## What you need to do
For the word "Zealand", state how many lines of the records include it, with no other text.

Dataset entries
....

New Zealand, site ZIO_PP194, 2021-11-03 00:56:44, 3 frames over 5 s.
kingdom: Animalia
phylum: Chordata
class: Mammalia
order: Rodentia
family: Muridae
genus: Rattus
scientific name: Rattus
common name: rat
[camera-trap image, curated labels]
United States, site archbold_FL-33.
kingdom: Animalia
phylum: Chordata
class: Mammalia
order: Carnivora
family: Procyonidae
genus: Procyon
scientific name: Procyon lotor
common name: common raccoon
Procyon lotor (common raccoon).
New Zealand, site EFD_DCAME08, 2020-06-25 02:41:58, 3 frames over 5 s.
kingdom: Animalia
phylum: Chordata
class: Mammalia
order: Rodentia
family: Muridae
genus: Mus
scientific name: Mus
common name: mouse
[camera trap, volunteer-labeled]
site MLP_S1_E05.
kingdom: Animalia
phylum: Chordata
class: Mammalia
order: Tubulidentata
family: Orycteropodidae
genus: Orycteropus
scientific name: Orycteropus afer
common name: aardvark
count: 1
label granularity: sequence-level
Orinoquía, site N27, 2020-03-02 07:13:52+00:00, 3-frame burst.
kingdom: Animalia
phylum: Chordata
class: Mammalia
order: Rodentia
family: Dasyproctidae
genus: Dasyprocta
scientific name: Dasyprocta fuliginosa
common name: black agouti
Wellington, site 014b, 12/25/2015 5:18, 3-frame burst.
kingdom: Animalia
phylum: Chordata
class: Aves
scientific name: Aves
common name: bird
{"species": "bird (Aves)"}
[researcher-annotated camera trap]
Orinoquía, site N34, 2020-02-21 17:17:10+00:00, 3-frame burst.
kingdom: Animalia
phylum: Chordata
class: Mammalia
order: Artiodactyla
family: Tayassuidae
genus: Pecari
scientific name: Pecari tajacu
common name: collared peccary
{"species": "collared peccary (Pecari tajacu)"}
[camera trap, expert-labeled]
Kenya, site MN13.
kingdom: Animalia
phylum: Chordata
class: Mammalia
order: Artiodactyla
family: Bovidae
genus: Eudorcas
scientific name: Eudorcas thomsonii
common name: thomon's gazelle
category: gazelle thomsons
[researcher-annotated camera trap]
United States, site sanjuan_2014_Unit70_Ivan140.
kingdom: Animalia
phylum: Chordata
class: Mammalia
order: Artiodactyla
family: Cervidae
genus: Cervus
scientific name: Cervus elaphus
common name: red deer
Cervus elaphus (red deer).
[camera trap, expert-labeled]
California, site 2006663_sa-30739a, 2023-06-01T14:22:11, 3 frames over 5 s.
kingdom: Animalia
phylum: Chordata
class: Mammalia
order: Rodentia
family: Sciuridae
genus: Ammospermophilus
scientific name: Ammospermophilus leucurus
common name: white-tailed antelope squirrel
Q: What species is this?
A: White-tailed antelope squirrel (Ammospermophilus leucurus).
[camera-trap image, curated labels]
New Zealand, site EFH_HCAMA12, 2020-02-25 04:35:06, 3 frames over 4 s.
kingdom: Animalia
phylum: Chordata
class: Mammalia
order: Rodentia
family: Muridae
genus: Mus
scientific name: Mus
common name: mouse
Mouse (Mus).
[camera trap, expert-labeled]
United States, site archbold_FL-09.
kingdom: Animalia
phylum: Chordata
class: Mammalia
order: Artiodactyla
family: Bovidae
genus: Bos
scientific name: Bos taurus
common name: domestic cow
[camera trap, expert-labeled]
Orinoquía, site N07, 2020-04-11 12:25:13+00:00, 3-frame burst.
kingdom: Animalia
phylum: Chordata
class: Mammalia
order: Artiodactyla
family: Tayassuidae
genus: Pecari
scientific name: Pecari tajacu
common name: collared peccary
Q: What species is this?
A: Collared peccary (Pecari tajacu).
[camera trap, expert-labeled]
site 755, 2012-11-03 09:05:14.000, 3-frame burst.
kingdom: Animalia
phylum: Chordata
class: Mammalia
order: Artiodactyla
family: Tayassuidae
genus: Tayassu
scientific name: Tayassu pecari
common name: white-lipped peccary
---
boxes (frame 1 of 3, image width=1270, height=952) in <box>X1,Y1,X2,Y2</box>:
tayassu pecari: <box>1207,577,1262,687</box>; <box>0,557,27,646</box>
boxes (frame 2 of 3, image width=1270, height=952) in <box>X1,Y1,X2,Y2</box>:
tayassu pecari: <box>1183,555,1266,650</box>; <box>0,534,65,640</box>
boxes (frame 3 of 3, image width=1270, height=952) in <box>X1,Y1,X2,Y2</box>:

....

## Reply to the task
3